Exercises:
1 - Can you copy the passage on high cholesterol word for word, starting at the words "This refers to" and stopping after "immediately upon diagnosis."?
2 - What comes next in the passage on treating high cholesterol? Write the part that follows its last sentence.

High cholesterol, especially a raised Low Density Lipid (LDL) is closely associated with the development of atherosclerosis which is the usual culprit of heart attack and stroke.
It is therefore surprising that the treatment of high cholesterol remains one of the most debated topics in a cardiology outpatient clinic.
The medical profession is unified in recommending lipid lowering therapy in patients with proven heart disease or those with high risk of developing it (eg. with diabetic patients). However, there are also plenty of confusing messages coming out from the media that painted a very mixed picture in the use of cholesterol lowering drugs.
This refers to healthy subject with no heart disease. Their cholesterol level may be moderately elevated as is commonly seen in an affluent society. The initial treatment of choice should be lifestyle modification. This involves having a healthy diet and taking up regular exercise. Cholesterol lowering drugs should only be considered when lifestyle modification has failed.
An exception to this is in people with familiar hyperlipidaemia. This is a relatively rare condition but this inherited form of cholesterol disease is associated with very high LDL and can cause major cardiovascular problem very early on in life. Patients with inherited type of lipid disease will need to start drug therapy immediately upon diagnosis.

Extracted records:
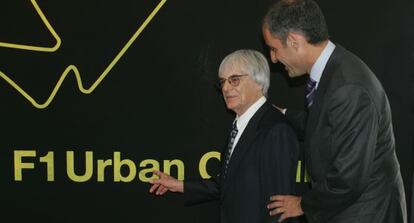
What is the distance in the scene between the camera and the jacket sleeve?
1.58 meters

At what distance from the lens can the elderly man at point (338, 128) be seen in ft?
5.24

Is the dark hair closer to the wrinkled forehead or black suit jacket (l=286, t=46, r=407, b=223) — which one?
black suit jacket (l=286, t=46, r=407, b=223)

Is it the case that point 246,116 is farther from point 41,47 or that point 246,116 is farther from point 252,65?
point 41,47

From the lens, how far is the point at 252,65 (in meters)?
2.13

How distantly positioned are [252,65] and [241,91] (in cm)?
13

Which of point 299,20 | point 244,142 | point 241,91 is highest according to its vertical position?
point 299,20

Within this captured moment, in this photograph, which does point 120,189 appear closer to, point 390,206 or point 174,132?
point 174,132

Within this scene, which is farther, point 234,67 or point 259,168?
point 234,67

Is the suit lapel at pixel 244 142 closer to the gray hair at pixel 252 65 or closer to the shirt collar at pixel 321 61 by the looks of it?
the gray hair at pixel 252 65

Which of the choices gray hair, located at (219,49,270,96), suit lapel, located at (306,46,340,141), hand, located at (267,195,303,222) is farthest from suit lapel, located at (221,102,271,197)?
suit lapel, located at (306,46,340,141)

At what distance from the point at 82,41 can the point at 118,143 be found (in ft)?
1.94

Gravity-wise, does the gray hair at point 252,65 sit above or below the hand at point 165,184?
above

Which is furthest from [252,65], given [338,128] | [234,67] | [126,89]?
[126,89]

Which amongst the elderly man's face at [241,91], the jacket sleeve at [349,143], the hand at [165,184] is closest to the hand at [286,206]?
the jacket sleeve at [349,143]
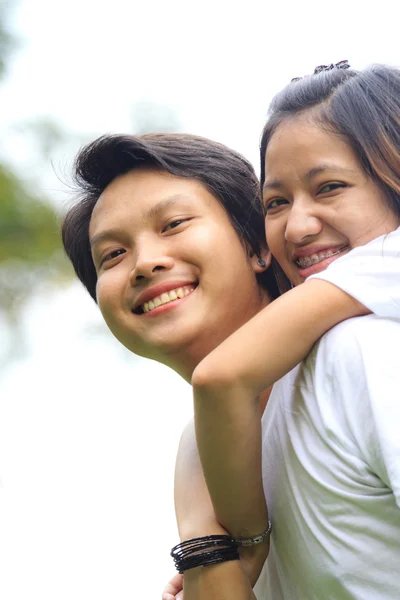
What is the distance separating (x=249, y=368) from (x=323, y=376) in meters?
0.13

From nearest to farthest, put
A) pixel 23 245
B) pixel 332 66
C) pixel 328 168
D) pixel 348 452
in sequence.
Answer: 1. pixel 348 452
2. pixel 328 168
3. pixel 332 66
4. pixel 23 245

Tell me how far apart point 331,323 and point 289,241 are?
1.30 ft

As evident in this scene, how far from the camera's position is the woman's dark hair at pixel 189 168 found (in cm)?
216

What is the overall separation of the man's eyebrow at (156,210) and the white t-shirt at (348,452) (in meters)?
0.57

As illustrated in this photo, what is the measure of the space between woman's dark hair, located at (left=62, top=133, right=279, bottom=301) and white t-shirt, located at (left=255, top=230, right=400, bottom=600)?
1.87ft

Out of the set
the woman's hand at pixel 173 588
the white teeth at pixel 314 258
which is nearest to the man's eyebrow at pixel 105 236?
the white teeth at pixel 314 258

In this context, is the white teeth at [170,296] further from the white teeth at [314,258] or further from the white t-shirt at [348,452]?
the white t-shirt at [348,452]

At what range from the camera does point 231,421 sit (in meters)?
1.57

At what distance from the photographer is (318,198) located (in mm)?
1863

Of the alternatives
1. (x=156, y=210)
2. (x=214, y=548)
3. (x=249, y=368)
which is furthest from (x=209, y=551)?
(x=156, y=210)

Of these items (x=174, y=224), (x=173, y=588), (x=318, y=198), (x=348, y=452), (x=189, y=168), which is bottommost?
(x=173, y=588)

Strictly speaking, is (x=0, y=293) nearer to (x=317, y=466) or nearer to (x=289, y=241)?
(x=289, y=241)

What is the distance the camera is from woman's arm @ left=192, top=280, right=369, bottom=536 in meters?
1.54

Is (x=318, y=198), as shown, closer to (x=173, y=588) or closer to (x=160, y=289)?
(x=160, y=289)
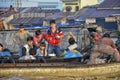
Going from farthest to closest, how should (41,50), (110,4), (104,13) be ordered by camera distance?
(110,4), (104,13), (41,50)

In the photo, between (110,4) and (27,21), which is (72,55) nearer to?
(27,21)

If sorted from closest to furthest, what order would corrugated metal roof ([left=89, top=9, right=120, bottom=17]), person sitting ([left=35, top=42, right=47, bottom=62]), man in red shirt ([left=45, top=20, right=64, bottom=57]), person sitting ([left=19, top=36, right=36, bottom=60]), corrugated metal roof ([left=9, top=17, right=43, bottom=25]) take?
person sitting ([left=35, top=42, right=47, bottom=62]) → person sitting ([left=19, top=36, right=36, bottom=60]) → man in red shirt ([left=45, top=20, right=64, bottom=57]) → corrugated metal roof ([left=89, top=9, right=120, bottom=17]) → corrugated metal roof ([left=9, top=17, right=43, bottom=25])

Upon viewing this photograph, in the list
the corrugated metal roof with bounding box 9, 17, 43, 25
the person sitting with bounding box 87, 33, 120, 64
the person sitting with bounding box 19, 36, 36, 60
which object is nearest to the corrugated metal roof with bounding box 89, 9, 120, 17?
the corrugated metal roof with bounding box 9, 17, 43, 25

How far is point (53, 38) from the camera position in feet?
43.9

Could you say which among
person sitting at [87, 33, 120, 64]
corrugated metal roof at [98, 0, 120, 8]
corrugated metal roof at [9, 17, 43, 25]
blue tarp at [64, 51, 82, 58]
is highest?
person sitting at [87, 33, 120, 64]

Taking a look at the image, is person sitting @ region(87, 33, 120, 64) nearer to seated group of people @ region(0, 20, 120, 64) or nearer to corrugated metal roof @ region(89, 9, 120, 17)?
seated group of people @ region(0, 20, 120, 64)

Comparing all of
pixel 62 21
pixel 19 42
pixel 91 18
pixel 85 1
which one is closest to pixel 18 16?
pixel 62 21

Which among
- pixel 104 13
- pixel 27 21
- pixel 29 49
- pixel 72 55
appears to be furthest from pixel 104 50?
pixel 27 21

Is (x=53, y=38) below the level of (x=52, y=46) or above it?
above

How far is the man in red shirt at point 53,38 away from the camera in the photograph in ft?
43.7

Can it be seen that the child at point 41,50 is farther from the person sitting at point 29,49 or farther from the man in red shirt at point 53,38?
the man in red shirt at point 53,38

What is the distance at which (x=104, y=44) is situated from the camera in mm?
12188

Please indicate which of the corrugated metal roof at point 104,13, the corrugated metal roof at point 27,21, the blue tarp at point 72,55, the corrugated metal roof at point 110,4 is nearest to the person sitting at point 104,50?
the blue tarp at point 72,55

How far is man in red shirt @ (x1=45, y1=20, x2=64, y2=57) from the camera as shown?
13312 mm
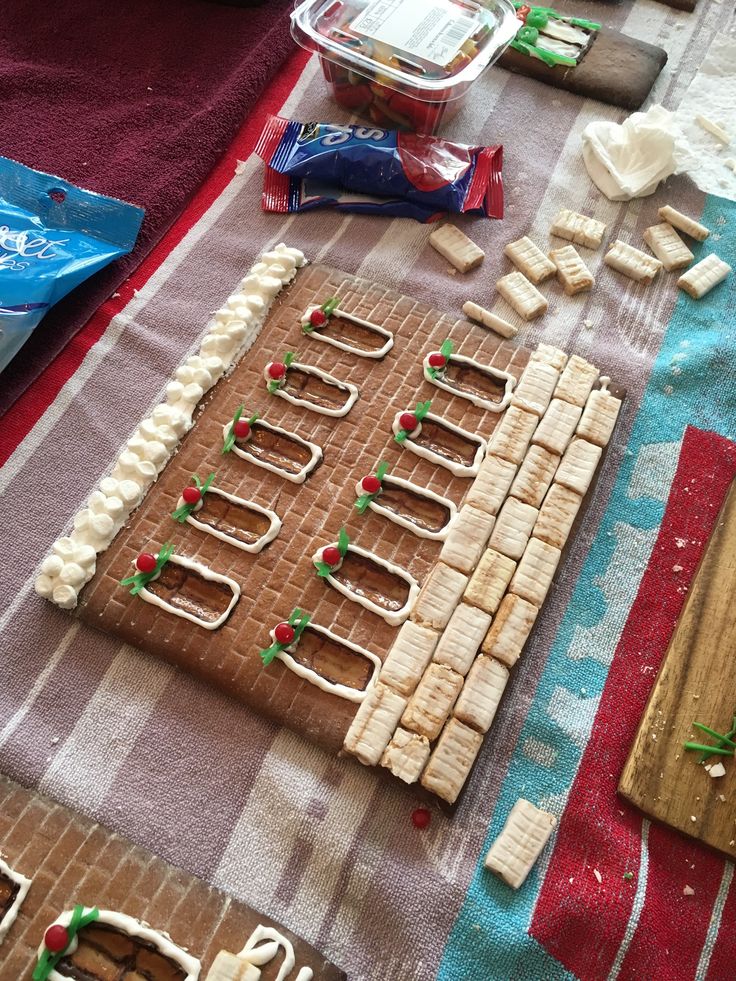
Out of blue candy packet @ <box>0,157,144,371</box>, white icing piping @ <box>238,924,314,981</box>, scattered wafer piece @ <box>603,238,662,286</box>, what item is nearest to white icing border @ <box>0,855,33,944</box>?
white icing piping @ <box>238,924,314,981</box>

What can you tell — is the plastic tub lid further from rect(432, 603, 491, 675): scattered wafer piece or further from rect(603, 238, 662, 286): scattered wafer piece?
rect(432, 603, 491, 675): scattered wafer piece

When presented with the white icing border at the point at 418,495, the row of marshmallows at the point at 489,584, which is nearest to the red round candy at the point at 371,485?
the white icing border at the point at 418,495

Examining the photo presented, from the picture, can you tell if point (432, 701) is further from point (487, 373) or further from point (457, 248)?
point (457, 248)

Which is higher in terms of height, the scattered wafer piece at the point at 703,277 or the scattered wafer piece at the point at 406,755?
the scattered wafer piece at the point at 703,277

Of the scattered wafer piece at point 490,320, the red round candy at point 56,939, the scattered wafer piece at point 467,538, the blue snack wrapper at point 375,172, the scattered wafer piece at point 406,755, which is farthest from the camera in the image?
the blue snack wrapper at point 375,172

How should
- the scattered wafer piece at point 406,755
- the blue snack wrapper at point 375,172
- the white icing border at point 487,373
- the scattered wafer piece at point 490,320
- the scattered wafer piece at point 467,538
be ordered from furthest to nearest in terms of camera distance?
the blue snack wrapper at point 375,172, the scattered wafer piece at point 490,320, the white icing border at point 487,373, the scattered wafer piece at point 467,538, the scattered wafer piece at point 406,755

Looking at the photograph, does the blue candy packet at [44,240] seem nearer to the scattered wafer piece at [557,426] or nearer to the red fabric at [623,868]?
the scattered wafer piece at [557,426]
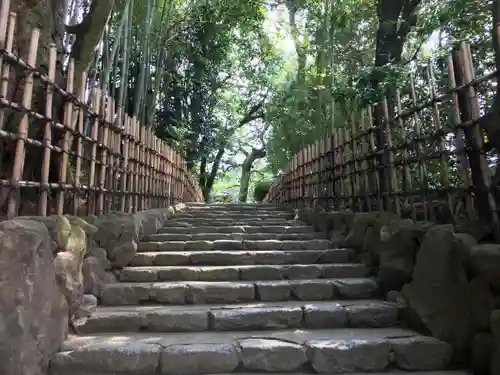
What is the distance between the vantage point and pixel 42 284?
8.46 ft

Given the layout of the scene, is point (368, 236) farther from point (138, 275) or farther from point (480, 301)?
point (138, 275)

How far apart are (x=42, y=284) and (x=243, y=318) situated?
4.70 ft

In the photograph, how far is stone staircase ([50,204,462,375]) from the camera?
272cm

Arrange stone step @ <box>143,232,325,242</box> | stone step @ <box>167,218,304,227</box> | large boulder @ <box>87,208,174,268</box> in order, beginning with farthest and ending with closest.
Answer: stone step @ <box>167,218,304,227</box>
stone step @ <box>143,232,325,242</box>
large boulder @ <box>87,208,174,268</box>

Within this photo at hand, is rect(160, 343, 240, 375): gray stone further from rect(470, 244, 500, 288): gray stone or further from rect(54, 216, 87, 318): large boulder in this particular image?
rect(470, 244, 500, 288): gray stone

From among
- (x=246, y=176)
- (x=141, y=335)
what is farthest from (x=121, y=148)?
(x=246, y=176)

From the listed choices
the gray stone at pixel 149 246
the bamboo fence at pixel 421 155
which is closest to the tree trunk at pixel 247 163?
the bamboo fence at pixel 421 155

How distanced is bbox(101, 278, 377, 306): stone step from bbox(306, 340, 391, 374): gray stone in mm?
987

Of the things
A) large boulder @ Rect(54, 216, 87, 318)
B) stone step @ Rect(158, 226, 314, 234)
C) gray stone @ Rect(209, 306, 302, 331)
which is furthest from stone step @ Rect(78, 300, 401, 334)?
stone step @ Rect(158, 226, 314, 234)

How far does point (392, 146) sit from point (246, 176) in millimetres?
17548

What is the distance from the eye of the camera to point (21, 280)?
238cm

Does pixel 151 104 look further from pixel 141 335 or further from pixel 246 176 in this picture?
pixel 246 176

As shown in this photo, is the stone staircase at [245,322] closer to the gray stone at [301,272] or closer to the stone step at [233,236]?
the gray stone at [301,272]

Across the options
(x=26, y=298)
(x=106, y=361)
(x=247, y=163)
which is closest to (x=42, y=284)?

Activity answers:
1 -
This refers to healthy subject with no heart disease. Their cholesterol level may be moderately elevated as is commonly seen in an affluent society. The initial treatment of choice should be lifestyle modification. This involves having a healthy diet and taking up regular exercise. Cholesterol lowering drugs should only be considered when lifestyle modification has failed.
An exception to this is in people with familiar hyperlipidaemia. This is a relatively rare condition but this inherited form of cholesterol disease is associated with very high LDL and can cause major cardiovascular problem very early on in life. Patients with inherited type of lipid disease will need to start drug therapy immediately upon diagnosis.

2 -
As mentioned earlier, this refers to patients who has confirmed heart disease or stroke. They typically have undergone angioplasty or had heart attack in the past. The evidence here is very clear cut. The cholesterol especially LDL has to be kept as low as possible. A group of drugs called statin is frequently prescribed to achieve such target.
Is cholesterol drug safe to take long term?
Cholesterol lowering drugs like the modern statins are extremely effective in lowering LDL cholesterol and have very good safety profile. Such drugs are used long term.
What are the side effects of statin and are there any alternatives?
Some patients may complain of big muscle group aches especially when taken in higher dosages. In rare occasion it can result in abnormal liver blood tests. Your doctor should be monitoring these findings during your follow up visit.
In the rare occasion where one cannot tolerate the use of statin, there are newer and even more powerful drugs called PCSK9 to lower the LDL. You may want to discuss this with your doctor.